**Data excerpts:**
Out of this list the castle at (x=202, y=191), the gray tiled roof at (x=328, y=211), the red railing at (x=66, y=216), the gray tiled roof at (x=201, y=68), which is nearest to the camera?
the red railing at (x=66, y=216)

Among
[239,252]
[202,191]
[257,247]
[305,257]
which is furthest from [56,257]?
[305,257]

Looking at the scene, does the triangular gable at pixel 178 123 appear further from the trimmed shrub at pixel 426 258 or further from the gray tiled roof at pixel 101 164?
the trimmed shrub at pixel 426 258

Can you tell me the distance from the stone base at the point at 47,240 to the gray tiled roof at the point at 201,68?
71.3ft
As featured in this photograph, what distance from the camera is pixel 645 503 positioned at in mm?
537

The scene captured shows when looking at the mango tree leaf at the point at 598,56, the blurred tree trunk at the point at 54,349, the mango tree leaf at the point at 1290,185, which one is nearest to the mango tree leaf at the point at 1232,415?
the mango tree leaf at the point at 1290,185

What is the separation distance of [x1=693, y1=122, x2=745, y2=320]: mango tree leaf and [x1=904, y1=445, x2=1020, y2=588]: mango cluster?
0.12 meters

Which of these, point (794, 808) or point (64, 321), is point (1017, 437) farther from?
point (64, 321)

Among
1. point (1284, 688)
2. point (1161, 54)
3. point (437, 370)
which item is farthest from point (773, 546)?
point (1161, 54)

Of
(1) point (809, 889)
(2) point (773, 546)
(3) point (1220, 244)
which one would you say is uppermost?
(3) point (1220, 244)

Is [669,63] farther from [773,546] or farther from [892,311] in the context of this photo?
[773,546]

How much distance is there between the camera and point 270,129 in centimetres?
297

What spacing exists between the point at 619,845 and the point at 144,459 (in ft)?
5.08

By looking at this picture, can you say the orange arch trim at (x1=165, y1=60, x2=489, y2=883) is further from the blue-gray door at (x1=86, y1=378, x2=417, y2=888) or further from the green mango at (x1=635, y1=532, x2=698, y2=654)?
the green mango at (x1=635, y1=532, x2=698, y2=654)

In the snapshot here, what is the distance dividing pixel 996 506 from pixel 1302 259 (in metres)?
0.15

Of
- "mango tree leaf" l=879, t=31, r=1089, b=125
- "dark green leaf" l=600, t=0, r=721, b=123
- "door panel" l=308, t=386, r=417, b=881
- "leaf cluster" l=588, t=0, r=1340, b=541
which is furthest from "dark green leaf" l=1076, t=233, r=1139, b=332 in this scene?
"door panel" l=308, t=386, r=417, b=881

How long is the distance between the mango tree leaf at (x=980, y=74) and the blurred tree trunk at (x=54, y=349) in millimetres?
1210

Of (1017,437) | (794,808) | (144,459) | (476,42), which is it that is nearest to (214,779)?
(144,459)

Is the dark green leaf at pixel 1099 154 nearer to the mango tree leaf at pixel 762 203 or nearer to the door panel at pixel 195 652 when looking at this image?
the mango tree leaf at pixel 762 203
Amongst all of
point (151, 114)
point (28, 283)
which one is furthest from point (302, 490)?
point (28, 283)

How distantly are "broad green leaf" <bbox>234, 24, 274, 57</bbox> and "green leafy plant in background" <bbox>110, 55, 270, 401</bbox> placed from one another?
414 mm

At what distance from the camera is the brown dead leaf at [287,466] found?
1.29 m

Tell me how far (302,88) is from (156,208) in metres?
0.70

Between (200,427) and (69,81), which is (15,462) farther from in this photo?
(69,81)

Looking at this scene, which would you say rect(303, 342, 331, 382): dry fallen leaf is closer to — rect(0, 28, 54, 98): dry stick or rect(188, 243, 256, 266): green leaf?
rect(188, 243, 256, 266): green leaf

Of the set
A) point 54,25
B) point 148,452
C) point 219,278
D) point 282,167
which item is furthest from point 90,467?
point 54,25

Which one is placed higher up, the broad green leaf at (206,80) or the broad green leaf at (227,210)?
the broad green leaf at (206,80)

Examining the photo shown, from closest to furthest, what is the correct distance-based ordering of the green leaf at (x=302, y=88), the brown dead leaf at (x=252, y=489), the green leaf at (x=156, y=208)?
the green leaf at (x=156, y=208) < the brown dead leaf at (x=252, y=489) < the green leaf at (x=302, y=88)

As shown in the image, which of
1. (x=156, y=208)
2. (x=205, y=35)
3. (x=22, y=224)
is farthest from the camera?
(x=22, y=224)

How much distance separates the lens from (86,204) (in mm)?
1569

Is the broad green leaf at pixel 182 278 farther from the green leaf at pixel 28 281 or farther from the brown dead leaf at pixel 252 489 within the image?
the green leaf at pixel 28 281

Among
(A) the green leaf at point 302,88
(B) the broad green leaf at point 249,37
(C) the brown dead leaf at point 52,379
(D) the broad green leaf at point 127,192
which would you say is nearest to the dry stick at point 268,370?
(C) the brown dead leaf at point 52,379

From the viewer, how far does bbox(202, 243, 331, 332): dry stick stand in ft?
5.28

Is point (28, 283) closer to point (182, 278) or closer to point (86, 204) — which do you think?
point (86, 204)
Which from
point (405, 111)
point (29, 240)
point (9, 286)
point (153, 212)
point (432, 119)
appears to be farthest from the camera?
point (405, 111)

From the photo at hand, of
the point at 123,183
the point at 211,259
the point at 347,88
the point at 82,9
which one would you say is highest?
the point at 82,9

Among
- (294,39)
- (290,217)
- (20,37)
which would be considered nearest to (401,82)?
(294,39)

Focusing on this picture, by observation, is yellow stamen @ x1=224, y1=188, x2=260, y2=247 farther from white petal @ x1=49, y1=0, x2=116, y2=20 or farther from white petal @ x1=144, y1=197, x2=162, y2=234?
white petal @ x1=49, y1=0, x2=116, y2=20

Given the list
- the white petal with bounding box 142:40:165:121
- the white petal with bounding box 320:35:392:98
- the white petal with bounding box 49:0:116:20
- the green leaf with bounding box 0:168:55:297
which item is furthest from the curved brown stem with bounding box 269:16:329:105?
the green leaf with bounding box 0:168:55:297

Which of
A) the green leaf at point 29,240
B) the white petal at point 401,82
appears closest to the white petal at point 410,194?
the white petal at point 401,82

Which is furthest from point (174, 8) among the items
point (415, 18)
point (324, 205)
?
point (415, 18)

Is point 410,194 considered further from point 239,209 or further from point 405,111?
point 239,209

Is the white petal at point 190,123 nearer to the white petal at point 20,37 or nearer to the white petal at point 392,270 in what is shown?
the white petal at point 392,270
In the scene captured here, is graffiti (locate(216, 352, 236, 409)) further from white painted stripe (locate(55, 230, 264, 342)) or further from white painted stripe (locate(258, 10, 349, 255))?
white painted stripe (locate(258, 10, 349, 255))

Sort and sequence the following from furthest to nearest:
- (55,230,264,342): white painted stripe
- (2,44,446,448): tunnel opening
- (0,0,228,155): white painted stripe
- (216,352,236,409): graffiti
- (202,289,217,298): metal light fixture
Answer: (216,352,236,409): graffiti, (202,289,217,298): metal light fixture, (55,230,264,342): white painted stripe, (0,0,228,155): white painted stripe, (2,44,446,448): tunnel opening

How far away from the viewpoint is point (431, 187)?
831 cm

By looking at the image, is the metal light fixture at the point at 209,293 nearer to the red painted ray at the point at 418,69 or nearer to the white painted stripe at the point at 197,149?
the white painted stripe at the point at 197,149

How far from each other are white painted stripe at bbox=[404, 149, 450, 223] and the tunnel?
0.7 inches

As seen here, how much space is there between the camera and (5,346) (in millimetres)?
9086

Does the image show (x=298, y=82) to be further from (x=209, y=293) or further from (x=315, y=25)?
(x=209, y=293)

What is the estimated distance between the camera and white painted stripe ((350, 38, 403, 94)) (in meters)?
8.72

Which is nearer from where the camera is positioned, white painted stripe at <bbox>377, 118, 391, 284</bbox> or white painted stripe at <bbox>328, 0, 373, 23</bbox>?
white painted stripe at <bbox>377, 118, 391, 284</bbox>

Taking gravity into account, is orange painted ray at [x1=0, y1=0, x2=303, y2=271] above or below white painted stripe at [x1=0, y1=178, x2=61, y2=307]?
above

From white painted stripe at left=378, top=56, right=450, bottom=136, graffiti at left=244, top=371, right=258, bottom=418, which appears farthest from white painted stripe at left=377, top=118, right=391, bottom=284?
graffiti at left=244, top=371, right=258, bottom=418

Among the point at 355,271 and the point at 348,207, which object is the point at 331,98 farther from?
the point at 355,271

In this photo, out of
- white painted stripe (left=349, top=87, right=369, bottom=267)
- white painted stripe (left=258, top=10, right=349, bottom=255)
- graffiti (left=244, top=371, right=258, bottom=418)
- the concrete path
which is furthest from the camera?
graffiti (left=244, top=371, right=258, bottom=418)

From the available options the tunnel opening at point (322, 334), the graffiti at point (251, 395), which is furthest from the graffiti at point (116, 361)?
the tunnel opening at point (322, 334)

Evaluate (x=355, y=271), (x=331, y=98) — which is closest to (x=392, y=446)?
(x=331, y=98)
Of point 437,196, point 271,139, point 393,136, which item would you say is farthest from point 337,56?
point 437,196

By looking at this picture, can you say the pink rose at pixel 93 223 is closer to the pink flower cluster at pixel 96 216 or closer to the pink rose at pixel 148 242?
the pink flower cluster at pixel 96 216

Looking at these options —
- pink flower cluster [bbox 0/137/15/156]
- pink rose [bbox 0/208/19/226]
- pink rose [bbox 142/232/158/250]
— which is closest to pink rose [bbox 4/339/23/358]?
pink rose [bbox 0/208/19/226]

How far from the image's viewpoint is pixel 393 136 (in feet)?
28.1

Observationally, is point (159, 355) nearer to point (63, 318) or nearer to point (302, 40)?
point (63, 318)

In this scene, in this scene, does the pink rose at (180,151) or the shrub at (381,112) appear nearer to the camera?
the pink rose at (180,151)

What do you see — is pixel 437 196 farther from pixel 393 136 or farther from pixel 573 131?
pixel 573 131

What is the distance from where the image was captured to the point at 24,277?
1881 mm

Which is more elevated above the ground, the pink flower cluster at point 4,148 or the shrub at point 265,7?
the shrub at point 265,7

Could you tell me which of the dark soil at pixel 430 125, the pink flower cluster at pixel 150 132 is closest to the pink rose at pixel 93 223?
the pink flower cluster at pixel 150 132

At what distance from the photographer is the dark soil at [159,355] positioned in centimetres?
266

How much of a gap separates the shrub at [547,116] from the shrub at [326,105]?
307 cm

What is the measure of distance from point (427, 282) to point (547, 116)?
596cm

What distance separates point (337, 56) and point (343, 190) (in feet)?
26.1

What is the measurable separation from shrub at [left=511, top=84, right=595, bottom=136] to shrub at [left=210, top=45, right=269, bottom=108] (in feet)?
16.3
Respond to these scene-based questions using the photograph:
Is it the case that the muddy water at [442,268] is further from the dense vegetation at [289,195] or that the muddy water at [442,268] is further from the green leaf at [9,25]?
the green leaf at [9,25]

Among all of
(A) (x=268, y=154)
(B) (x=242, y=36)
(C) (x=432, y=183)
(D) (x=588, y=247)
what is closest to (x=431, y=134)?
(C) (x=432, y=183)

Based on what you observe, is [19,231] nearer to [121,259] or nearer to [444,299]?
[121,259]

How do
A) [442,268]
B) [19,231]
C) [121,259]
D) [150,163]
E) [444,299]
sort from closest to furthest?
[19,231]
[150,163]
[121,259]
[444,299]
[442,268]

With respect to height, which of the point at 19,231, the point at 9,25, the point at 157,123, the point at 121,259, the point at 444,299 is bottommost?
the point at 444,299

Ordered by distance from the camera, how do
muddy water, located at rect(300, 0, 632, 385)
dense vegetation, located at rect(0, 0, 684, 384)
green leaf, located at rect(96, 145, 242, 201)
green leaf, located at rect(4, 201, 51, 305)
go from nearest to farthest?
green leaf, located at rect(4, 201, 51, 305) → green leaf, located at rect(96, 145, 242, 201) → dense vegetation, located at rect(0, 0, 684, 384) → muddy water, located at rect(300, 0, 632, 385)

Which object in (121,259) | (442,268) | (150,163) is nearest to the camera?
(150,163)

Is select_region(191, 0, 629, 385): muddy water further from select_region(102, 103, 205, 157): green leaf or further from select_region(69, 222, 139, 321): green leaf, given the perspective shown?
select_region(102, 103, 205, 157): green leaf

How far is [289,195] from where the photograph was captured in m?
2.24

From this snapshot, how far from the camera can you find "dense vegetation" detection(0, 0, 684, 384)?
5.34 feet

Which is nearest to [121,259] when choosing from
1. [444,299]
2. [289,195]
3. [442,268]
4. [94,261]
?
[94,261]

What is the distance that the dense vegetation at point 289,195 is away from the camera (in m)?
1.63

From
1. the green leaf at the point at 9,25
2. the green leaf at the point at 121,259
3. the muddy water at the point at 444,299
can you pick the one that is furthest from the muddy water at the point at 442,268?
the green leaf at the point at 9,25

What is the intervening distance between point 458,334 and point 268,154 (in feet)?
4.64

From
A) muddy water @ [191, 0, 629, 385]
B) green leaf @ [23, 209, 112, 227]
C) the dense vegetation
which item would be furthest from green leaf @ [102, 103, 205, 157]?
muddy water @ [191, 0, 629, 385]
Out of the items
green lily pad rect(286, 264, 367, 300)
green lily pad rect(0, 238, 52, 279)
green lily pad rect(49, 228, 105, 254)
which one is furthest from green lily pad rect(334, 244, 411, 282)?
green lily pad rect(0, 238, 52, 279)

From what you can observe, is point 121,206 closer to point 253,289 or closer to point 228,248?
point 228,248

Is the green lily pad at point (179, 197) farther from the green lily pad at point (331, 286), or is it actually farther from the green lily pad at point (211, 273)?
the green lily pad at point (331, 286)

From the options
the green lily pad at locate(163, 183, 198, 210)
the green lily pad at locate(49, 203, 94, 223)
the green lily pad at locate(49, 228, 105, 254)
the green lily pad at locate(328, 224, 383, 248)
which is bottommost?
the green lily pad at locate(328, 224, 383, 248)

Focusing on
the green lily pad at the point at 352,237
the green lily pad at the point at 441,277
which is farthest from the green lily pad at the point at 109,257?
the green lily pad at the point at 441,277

**What the task requires:** Each line from the one containing "From what you" to the final line of the entries above must be returned exactly, and no other line may appear.

**Expected answer:**
From what you can observe, is point 121,206 closer to point 253,289 or closer to point 228,248?
point 228,248

Is the green lily pad at point (179, 197) farther from the green lily pad at point (331, 286), or is it actually farther from the green lily pad at point (211, 273)?
the green lily pad at point (331, 286)

From the options
the green lily pad at locate(163, 183, 198, 210)
the green lily pad at locate(49, 203, 94, 223)
the green lily pad at locate(49, 228, 105, 254)
the green lily pad at locate(328, 224, 383, 248)
which is bottommost?
the green lily pad at locate(328, 224, 383, 248)

Focusing on
the green lily pad at the point at 352,237
the green lily pad at the point at 441,277
which is farthest from the green lily pad at the point at 109,257?
the green lily pad at the point at 441,277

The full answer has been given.